In Europe, several ports have been making use of European Union (EU) funding aimed at encouraging the uptake of LNG as a transport fuel, including Tenerife. This island in the Atlantic, just off the northwest coast of Africa, will soon be offering LNG bunkering, Airam Diaz, Commercial Director, Ports of Tenerife, told the IBIA convention. A regasification plant is being built at a new port, Granadilla, to provide power for Tenerife, and there are also plans to fuel vehicles and ships. The new facility is already slated to provide LNG to two new AIDA cruise vessels, starting in 2017.

Diaz stressed that LNG bunkering will also be available for other ships and said Tenerife could become ‘an ideal LNG hub’ for the region, highlighting that the area has big potential to attract passing trade.

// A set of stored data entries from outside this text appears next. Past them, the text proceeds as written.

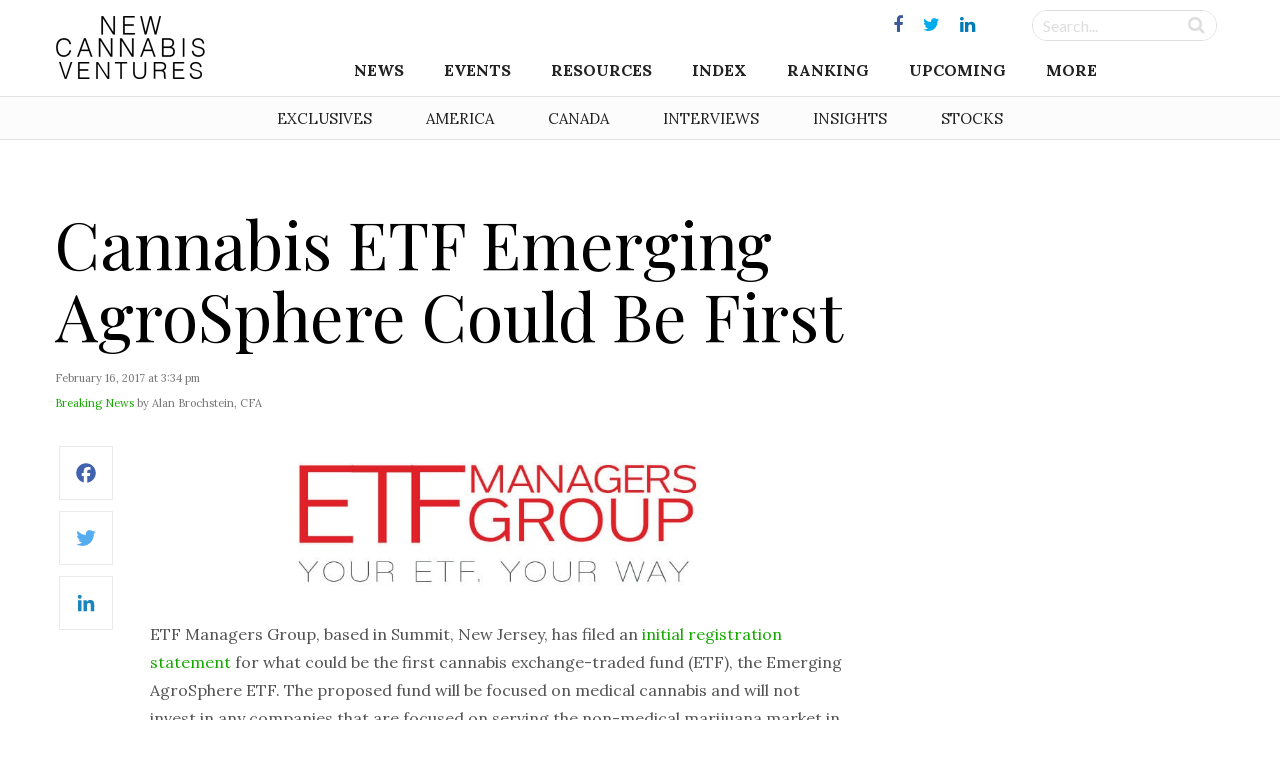

--- FILE ---
content_type: text/css; charset=utf-8
request_url: https://www.newcannabisventures.com/wp-content/themes/maxcanvas_child/assets/js/sidr/stylesheets/jquery.sidr.light.css?ver=4.9.9
body_size: 1106
content:
.sidr {
    display: block;
    position: fixed;
    top: 0;
    height: 100%;
    z-index: 999999;
    width: 260px;
    overflow-x: hidden;
    overflow-y: auto;
    /*font-family: "lucida grande", tahoma, verdana, arial, sans-serif;*/
    font-size: 15px;
    background: #f8f8f8;
    color: #333;
    box-shadow: 0 0 5px 5px #ebebeb inset;
}

.sidr .sidr-inner {
    padding: 0 0 15px;
}

.sidr .sidr-inner > p {
    margin-left: 15px;
    margin-right: 15px;
}

.sidr.right {
    left: auto;
    right: -260px;
}

.sidr.left {
    left: -260px;
    right: auto;
}

.sidr h1,
.sidr h2,
.sidr h3,
.sidr h4,
.sidr h5,
.sidr h6 {
    background-image: url('[data-uri]');
    background-size: 100%;
    background-image: -webkit-gradient(linear, 50% 0%, 50% 100%, color-stop(0%, #ffffff), color-stop(100%, #dfdfdf));
    background-image: -moz-linear-gradient(#ffffff, #dfdfdf);
    background-image: -webkit-linear-gradient(#ffffff, #dfdfdf);
    background-image: linear-gradient(#ffffff, #dfdfdf);
    font-size: 11px;
    font-weight: normal;
    padding: 0 15px;
    margin: 0 0 5px;
    color: #333;
    line-height: 24px;
    box-shadow: 0 5px 5px 3px rgba(0, 0, 0, 0.2);
}

.sidr p {
    font-size: 14px;
    margin: 0 0 12px;
}

.sidr p a {
    color: rgba(51, 51, 51, 0.9);
}

.sidr > p {
    margin-left: 15px;
    margin-right: 15px;
}

.sidr ul {
    display: block;
    margin: 0 0 15px;
    padding: 0;
    border-top: 1px solid #dfdfdf;
    border-bottom: 1px solid white;
}

.sidr ul li {
    display: block;
    margin: 0;
    /*line-height: 48px;*/
    border-top: 1px solid white;
    border-bottom: 1px solid #dfdfdf;
}

.sidr ul li:hover, .sidr ul li.active, .sidr ul li.sidr-class-active {
    border-top: 0;
    /*line-height: 49px;*/
    padding-top: 1px;
}

.sidr ul li:hover > a,
.sidr ul li:hover > span, .sidr ul li.active > a,
.sidr ul li.active > span, .sidr ul li.sidr-class-active > a,
.sidr ul li.sidr-class-active > span {
    box-shadow: 0 0 15px 3px #ebebeb inset;
}

.sidr ul li a,
.sidr ul li span {
    padding: 5px 15px;
    display: block;
    text-decoration: none;
    color: #333;
}

.sidr ul li ul {
    border-bottom: 0;
    margin: 0;
}

.sidr ul li ul li {
    line-height: normal;
    font-size: 14px;
}

.sidr ul li ul li:last-child {
    border-bottom: 0;
}

.sidr ul li ul li:hover, .sidr ul li ul li.active, .sidr ul li ul li.sidr-class-active {
    border-top: 0;
    /*line-height: 41px;*/
}

.sidr ul li ul li:hover > a,
.sidr ul li ul li:hover > span, .sidr ul li ul li.active > a,
.sidr ul li ul li.active > span, .sidr ul li ul li.sidr-class-active > a,
.sidr ul li ul li.sidr-class-active > span {
    box-shadow: 0 0 15px 3px #ebebeb inset;
}

.sidr ul li ul li a,
.sidr ul li ul li span {
    color: rgba(51, 51, 51, 0.8);
    /*padding-left: 30px;*/
    padding: 10px 10px 10px 30px;
}

.sidr form {
    margin: 0 15px;
}

.sidr label {
    font-size: 14px;
}

.sidr input[type="text"],
.sidr input[type="password"],
.sidr input[type="date"],
.sidr input[type="datetime"],
.sidr input[type="email"],
.sidr input[type="number"],
.sidr input[type="search"],
.sidr input[type="tel"],
.sidr input[type="time"],
.sidr input[type="url"],
.sidr textarea,
.sidr select {
    width: 100%;
    font-size: 14px;
    padding: 5px;
    -moz-box-sizing: border-box;
    -webkit-box-sizing: border-box;
    box-sizing: border-box;
    margin: 0 0 10px;
    border-radius: 2px;
    border: 0;
    background: rgba(0, 0, 0, 0.1);
    color: rgba(51, 51, 51, 0.6);
    display: block;
    clear: both;
}

.sidr input[type=checkbox] {
    width: auto;
    display: inline;
    clear: none;
}

.sidr input[type=button],
.sidr input[type=submit] {
    color: #f8f8f8;
    background: #333;
}

.sidr input[type=button]:hover,
.sidr input[type=submit]:hover {
    background: rgba(51, 51, 51, 0.9);
}
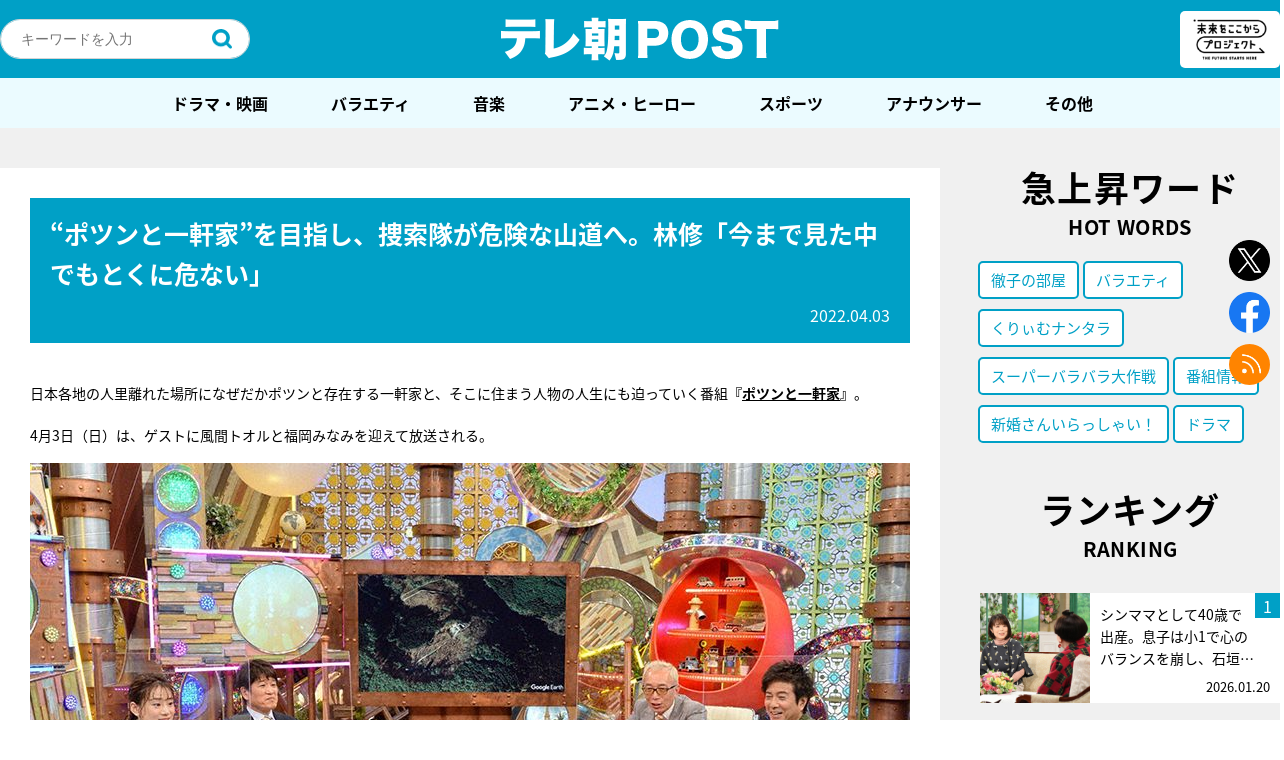

--- FILE ---
content_type: text/html; charset=utf-8
request_url: https://www.google.com/recaptcha/api2/aframe
body_size: 268
content:
<!DOCTYPE HTML><html><head><meta http-equiv="content-type" content="text/html; charset=UTF-8"></head><body><script nonce="gnvNyMUKqS4CTD0bxtZM9A">/** Anti-fraud and anti-abuse applications only. See google.com/recaptcha */ try{var clients={'sodar':'https://pagead2.googlesyndication.com/pagead/sodar?'};window.addEventListener("message",function(a){try{if(a.source===window.parent){var b=JSON.parse(a.data);var c=clients[b['id']];if(c){var d=document.createElement('img');d.src=c+b['params']+'&rc='+(localStorage.getItem("rc::a")?sessionStorage.getItem("rc::b"):"");window.document.body.appendChild(d);sessionStorage.setItem("rc::e",parseInt(sessionStorage.getItem("rc::e")||0)+1);localStorage.setItem("rc::h",'1769285317915');}}}catch(b){}});window.parent.postMessage("_grecaptcha_ready", "*");}catch(b){}</script></body></html>

--- FILE ---
content_type: text/javascript
request_url: https://post.tv-asahi.co.jp/wp-content/themes/favclip-master/js/link-id-master.js?ver=1.0
body_size: 1721
content:
(function() {
  var link_logging  = 'https://link.tv-asahi.co.jp/official/logging';
  var ssl_tools     = 'https://wws.tv-asahi.co.jp/mps/bigdata/luid/ssl_tools.js';
  var tvasahi_tools = 'https://wws.tv-asahi.co.jp/mps/bigdata/luid/tvasahi-tools.js';
	var bangumi_path = $("#post-link-id").val();
	function __ex_global_aws_access_present () {
		get_luid('program',
			function(tva_luid) {
				if (!bangumi_path) return;
				console.log(tva_luid);
				var type = 'basic';
				var path = '/tvasahi-post/' + bangumi_path;
				var item = 'undefined';

				if (type == 'undefined' || path == 'undefined') {
					return;
				} else if (tva_luid == '' && tva_luid == null) {
					return;
				}
				var data  = {};
				data.type = type;
				data.path = path;
				data.luid = tva_luid;
				data.path = data.path.replace(/\/sphone(\/)?$/, "");
				if (item != 'undefined') {
					data.item = item;
				}
				(function(data, callback){
					var url   = link_logging;
					var tools = new tvasahiTools();
					tools.ajax({
						type    : 'POST',
						url     : url,
						timeout : 3000,
						data    : data,
						success: function (data) {
							callback(true, data);
						},
						error: function (err) {
							callback(false, err);
						}
					});
				})(data, function(res, out){
				});
			},
			function(e) {}
		);
	};
	function __ex_global_aws_access_present_init () {
		if (typeof get_luid != "function") {
			var s = document.createElement("script");
			s.type = "text/javascript";
			s.src = ssl_tools;
			s.onload = function(){
				__ex_global_aws_access_present();
			};
			document.body.appendChild(s);
		} else {
			__ex_global_aws_access_present();
		}
	};
	if (typeof window.tvasahiTools != "function") {
		var s = document.createElement("script");
		s.type = "text/javascript";
		s.src = tvasahi_tools;
		s.onload = function(){
			__ex_global_aws_access_present_init();
		};
		document.body.appendChild(s);
	} else {
		__ex_global_aws_access_present_init();
	}

})();


--- FILE ---
content_type: application/javascript; charset=utf-8
request_url: https://fundingchoicesmessages.google.com/f/AGSKWxXuDGA13G9FQwKSnqdbf6wODYlfyEpYKoOPVK7YfgdPS_dN1B8fytvJbUXw1qaxDH0yQRuPhcX9PfOvrMCb06SMvTyvHmxGFFi6LtIim3qDZh3E82GOn5ow4c2Wu_Se3DuFTt3jWKHxSOG1qsk53csFs8zTrosxqzEvVBDvdTfnVPvnyj9gHeW2tofE/_/ad728x15./spons_links_/sponsor_select./blockad_&ad_channel=
body_size: -1289
content:
window['817d3b61-eb55-4ad8-9a80-ebbaa55be3cb'] = true;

Another “world first” recently emerged with an announcement by LMG Marin that it has signed a contract for the design of a large LNG-fuelled ferry for the Italian shipowner Caronte & Tourist. The 133 meters long vessel with capacity for 290 cars and 1,500 passengers is scheduled for delivery in 2018, and is expected to be the first ferry in the Mediterranean to operate on LNG bunkers. It will be optimized to operate across the Strait of Messina between Villa San Giovanni and Messina in Sicily.

With the 2020 goalpost in place, owners now have a clear date to consider their compliance strategies, but there isn’t much time so it seems unlikely that the uptake of LNG will be huge already by 2020. According to Mark Bell, General Manager, Society for Gas as a Marine Fuel (SGMF), the current gas fuelled fleet comprises just 0.14% of the total global fleet of 5,500 ships above 500 grt. There are some 80 LNG-fuelled ships in operation today and anther 80 on order, he told the IBIA convention. That number may be expected to grow to around 1,500 ships, accounting for 2.75% of the world fleet over the next 7-10 years, he said.

LNG bunkers can in fact technically be made available just about anywhere on relatively short notice providing local authorities permit it, because most LNG bunkering today is done by truck. But longer term and for larger ships, this is neither cost effective nor convenient. They need higher efficiency LNG bunkering options, and that is beginning to take shape. We can expect major hubs to be the first to offer effective LNG infrastructure, alongside providers in ports where LNG supply has been made available to cater to specific companies that have been early adopters of LNG, such as TOTE in the US and various ferry and cruise operators in European ports.

The majority of the world fleet will likely count on procuring oil-based marine fuels with no more than 0.50% sulphur in 2020, and there are likely to be many more ships with scrubbers that can use cheap high sulphur fuel oil than ships with LNG-fuel systems. The reason is simple; building LNG-fuelled ships and setting up effective LNG bunkering options requires huge investments compared to installing scrubbers.

Longer term, however, LNG is expected to gain market share as supply infrastructure improves and owners look to “future proof” their ships to meet current and potential future emission limits for sulphur, nitrogen oxide, particulate matter and even CO2. As long as methane slip doesn’t count as part of a ship’s CO2 equivalent emissions, LNG-fuelled ships offer significant CO2 reductions compared to ships operating on conventional oil fuels.